Other recent reports have also highlighted this topic. According to International SOS’s Risk Outlook 2022, organisations worldwide are set to increase investment in employee health. This because over a third of respondents to a survey expected mental health to cause a significant decrease in productivity in 2022. Another survey has revealed that two in five employees would stay if their employer demonstrated more care for their mental wellbeing.

What our guide says

Hence, mental health should be on every boardroom’s risk register and be a topic to address from the top, not just through HR departments. The route to tackling mental-health issues, ideally in advance of them occurring, is with a sound policy followed by practical measures that are embedded and applied throughout the organisation.

This is one of the conclusions of a guide for business and launched by Resilience First on 24 February 2022. The title of the guide is ‘Emotional Resilience - Lessons from the real world: A practical guide after crises and major incidents’.    

The guide is another step in the continuing journey to advance understanding of the topic. While there is a general consensus amongst professional bodies and mental-health professionals around best practice for creating emotional resilience for major incidents and crises in the workplace, what is less well understood is how this translates to real-world action.

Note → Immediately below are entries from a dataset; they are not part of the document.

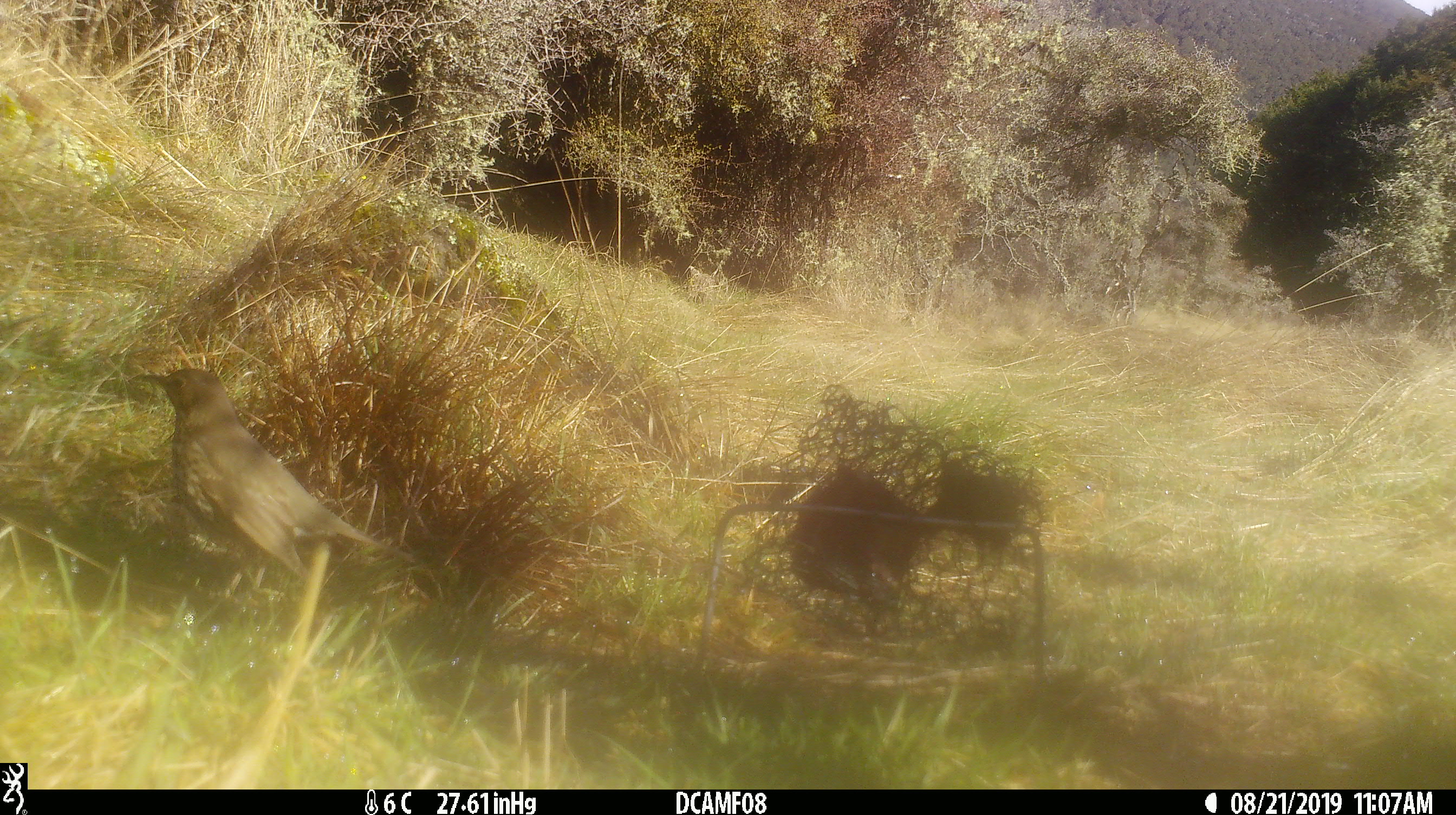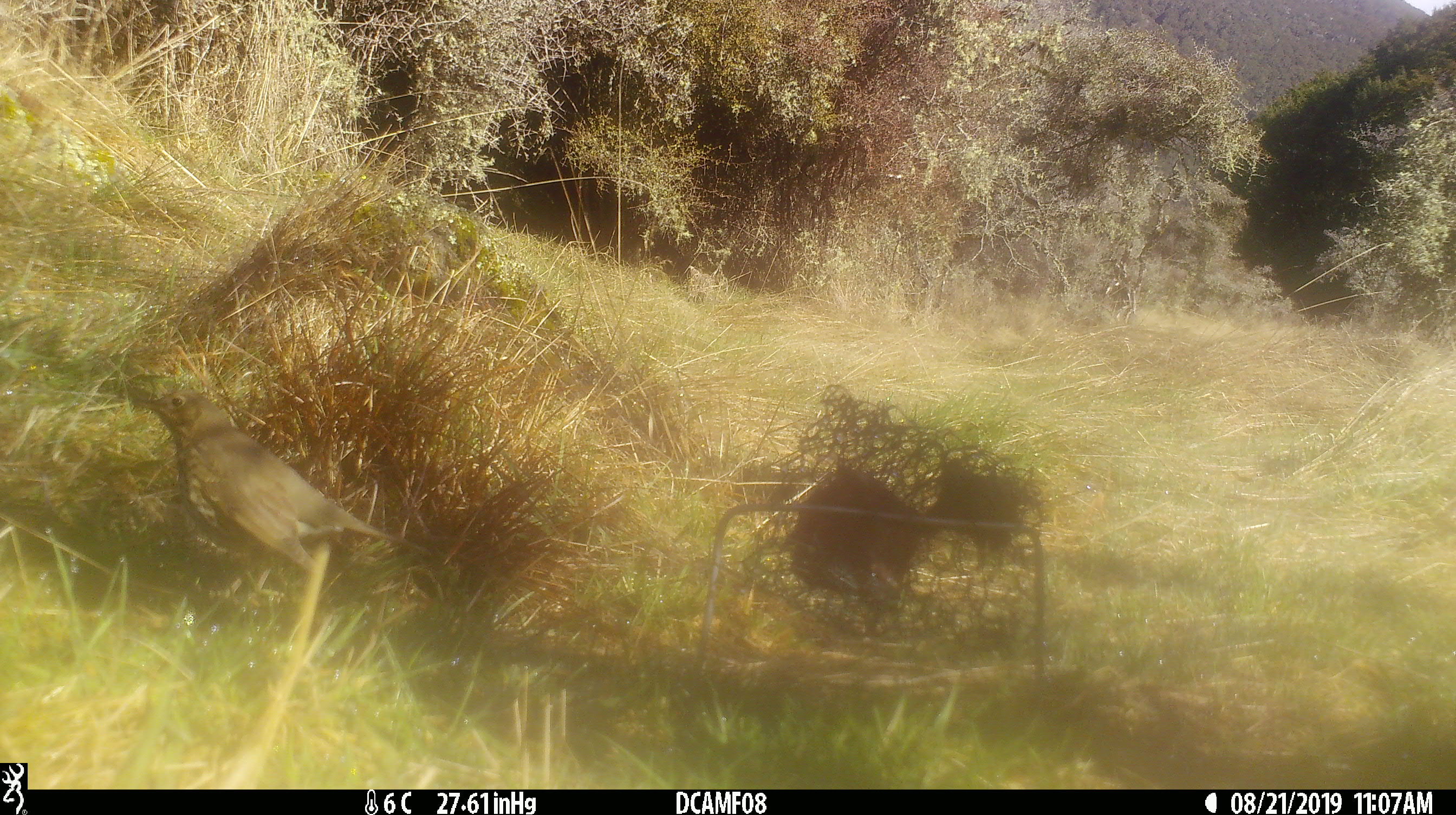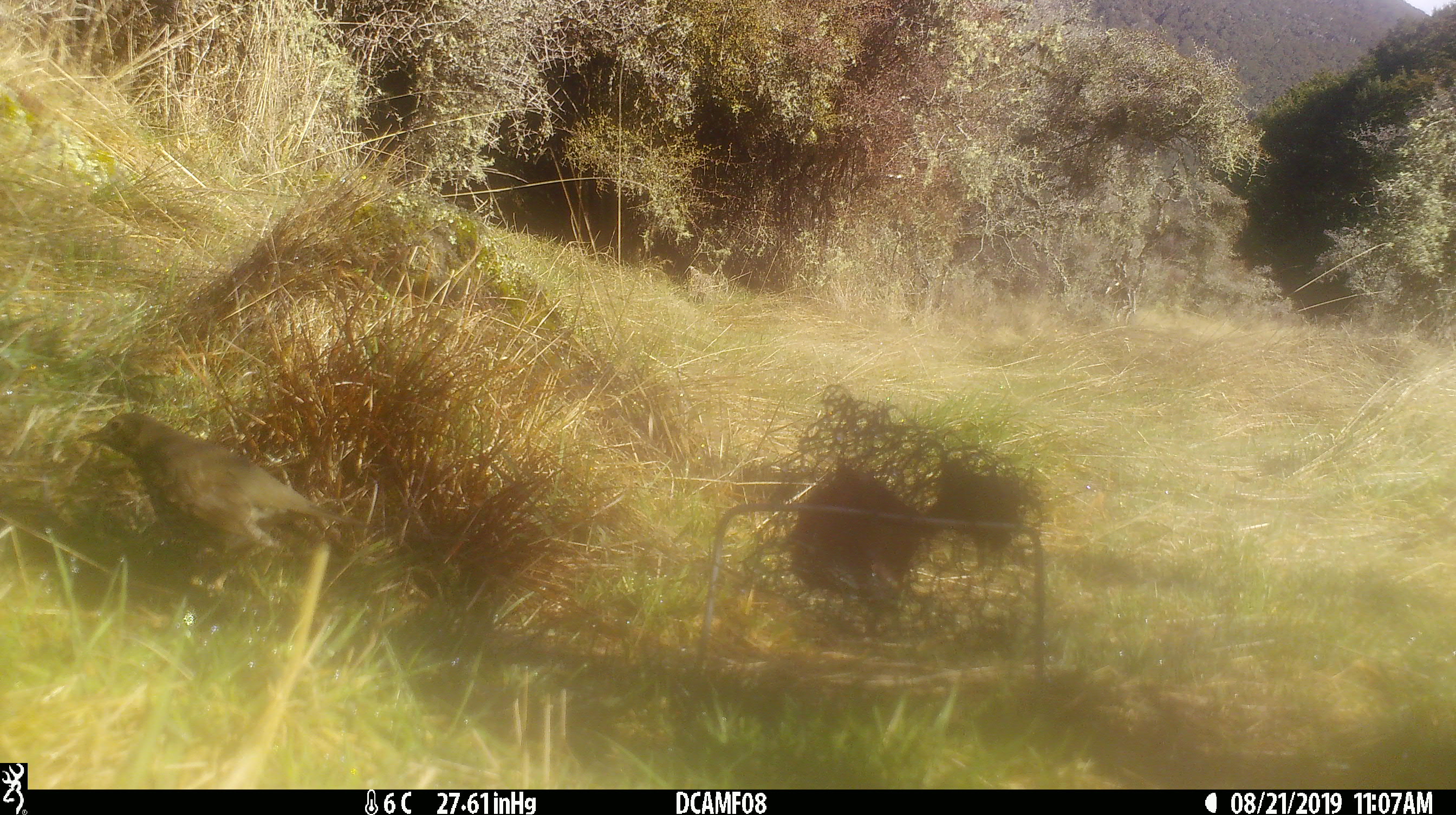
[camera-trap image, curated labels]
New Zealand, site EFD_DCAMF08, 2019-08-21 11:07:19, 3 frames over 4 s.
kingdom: Animalia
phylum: Chordata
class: Aves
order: Passeriformes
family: Turdidae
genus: Turdus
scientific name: Turdus philomelos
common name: song thrush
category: thrush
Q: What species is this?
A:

So, this new guide tries to answer the questions of what factors hinder or facilitate the implementation of guidance, and what is the extent of these factors. The current knowledge doesn’t reveal whether this is due to motivation (at various levels) to take action, challenges encountered during implementation, even problems with the guidance or something as yet unknown.

The report has been prepared by KRTS International Ltd, and is the second in a series on this topic. In compiling the report, information was gathered from a range of people and organisations through a series of interviews and compared with the available literature and clinical experience. By bringing together a range of perspectives, the report provides:

• An overview of the theory and best practice as agreed by professional bodies and clinicians around the world.

• What organisations feel are the key ingredients to successful implementation.

• The common pain points and pitfalls as experienced ‘on the ground’.

The report offers a model for crisis and trauma resilience built around three pillars – Resistance, Resilience and Recovery. It is crucial to acknowledge that each pillar impacts on the others and can strengthen or undermine an overall plan. The guide concludes with recommendations for overcoming challenges and maximising efficacy and efficiency.

In his Foreword to the guide, John Deverell CBE, CEO of The Prepared Mind, says that 'if all employers take due note of the report’s advice, they will thus develop both their own and their subordinates’ leadership capabilities and, by helping their employees to become more resilient, will enable better and more successful business'.

Note: This year's Mental Health Awareness Week is from 9 to 15 May.